问题
I have a python project, whose folder has the structure
main_directory - lib - lib.py
- run - script.py
script.py
is
from lib.lib import add_two
spark = SparkSession \
.builder \
.master('yarn') \
.appName('script') \
.getOrCreate()
print(add_two(1,2))
and lib.py
is
def add_two(x,y):
return x+y
I want to launch as a Dataproc job in GCP. I have checked online, but I have not understood well how to do it. I am trying to launch the script with
gcloud dataproc jobs submit pyspark --cluster=$CLUSTER_NAME --region=$REGION \
run/script.py
But I receive the following error message:
from lib.lib import add_two
ModuleNotFoundError: No module named 'lib.lib'
Could you help me on how I should do to launch the job on Dataproc? The only way I have found to do it is to remove the absolute path, making this change to script.py
:
from lib import add_two
and the launch the job as
gcloud dataproc jobs submit pyspark --cluster=$CLUSTER_NAME --region=$REGION \
--files /lib/lib.py \
/run/script.py
However, I would like to avoid the tedious process to list the files manually every time.
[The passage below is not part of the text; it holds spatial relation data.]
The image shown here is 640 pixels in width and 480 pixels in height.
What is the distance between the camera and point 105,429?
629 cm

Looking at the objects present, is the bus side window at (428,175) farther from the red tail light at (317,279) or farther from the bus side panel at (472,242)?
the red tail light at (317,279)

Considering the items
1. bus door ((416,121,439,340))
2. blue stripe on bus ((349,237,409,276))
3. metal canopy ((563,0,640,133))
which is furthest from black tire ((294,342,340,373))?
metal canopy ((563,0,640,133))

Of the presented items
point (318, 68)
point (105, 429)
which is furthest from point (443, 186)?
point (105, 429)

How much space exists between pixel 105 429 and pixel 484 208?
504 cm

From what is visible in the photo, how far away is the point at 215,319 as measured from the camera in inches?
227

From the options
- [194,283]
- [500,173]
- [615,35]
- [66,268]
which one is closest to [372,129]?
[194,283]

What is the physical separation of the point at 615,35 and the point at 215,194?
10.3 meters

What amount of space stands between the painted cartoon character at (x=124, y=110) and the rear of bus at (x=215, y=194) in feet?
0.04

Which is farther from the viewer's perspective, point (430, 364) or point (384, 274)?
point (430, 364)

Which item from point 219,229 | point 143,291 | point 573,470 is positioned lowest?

Following the suggestion of @Igor, to pack in a zip file I have found that
zip -j --update -r libpack.zip /projectfolder/* && spark-submit --py-files libpack.zip /projectfolder/run/script.py
works. However, this puts all files in the same root folder in libpack.zip, so if there were files with the same names in subfolders this would not work.
Any suggestions?
回答1:
If you want to preserve project structure when submitting Dataroc job then you should package your project into a .zip
file and specify it in --py-files parameter when submitting a job:
gcloud dataproc jobs submit pyspark --cluster=$CLUSTER_NAME --region=$REGION \
--py-files lib.zip \
run/script.py
To create zip archive you need to run script:
cd main_directory/
zip -x run/script.py -r libs.zip .
Refer to this blog post for more details on how to package dependencies in zip archive for PySpark jobs.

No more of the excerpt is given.